La douleur éclate dans mon estomac, me broyant de l'intérieur. Je tousse, un filet de sang mêlé de salive remonte dans ma gorge, putride.

Il me lacère la trachée comme un venin. J'entends un rire, celui de Ruben. C'est comme si le peu de vie qu'il me restait s'éclipsait. Chaque respiration bruyante est un exploit funeste.

Mes muscles sont tétanisés, mais je camoufle l'atrocité que je ressens. Je ne leur donnerai pas ce qu'ils veulent.
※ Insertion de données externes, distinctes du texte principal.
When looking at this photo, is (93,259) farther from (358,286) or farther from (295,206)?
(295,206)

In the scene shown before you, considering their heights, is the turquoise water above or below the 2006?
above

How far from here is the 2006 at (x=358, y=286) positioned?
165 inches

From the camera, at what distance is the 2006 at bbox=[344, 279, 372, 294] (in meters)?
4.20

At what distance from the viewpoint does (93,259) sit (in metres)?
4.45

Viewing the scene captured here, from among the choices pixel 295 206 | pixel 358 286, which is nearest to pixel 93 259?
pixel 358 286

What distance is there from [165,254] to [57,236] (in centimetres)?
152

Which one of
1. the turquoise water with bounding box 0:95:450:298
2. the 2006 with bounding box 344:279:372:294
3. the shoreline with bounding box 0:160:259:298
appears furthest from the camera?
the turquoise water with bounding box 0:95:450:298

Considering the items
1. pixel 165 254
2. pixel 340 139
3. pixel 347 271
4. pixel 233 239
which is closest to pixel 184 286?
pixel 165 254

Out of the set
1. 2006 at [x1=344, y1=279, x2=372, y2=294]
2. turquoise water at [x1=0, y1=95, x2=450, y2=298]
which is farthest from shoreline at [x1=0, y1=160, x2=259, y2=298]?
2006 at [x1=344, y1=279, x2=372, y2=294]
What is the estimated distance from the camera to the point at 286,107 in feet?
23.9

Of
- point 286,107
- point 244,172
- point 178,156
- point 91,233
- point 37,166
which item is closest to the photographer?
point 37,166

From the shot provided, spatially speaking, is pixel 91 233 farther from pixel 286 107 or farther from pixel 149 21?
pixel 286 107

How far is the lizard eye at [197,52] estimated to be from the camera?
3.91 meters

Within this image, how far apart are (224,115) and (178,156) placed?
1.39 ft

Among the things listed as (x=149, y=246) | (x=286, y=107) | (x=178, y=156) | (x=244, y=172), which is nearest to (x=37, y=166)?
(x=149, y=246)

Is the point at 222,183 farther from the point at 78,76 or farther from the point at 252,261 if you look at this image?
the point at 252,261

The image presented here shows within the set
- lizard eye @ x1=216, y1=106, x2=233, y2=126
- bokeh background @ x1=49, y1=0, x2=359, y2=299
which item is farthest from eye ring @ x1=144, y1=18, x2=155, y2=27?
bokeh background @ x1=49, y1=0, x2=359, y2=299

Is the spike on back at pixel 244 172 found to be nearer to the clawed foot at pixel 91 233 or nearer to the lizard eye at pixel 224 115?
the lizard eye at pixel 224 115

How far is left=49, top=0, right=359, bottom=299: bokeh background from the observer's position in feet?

Elior s'accroupit à nouveau et plonge la main dans sa poche, en sortant une fiole ambrée que je reconnais immédiatement.

Mon cœur rate un battement, je réagis comme un drogué en manque, ces damnées pilules sont une lueur dans cet enfer.

—  Tu les veux, hein ? dit-il en les agitant, ses prunelles étincelantes d'une malignité froide.

—  Je te les donne, murmuré-je, le goût du fer encore imprégné dans ma bouche, luttant contre les souffrances qui me dévorent.

Il dévisse le flacon, l'incline, laissant les cachets choir un à un. Les pilules se répandent dans le flot sanglant qui baigne la pièce, se gorgeant de ma détresse.

Le liquide visqueux éclabousse, se colle partout, tandis que l'air s'imprègne de cette senteur d'échec. Elior éclate de rire, un éclat cruel qui me lacère l'âme.

Ce rire transperce mes entrailles, me réduisant à l'état de rebut.

—  J'ai une idée, souffle-t-il avec une joie démente sculptée par une envie morbide.

Ruben s'approche, silencieux, son regard froid m'examine avant de disparaître dans mon dos, hors de mon champ de vision. Je n'ai pas le temps de comprendre.

D'un geste, Elior plonge sa main dans le sang, en retire une poignée de pilules souillées. Je me fige, la mâchoire contractée, quand je sens la lame glacée d'un couteau frôler ma gorge.

— Ouvre la bouche, intime Ruben, inflexible.

Je tente de résister. Mais Elior m'empoigne le visage, presse ma mâchoire avec brutalité pour m'obliger à ouvrir.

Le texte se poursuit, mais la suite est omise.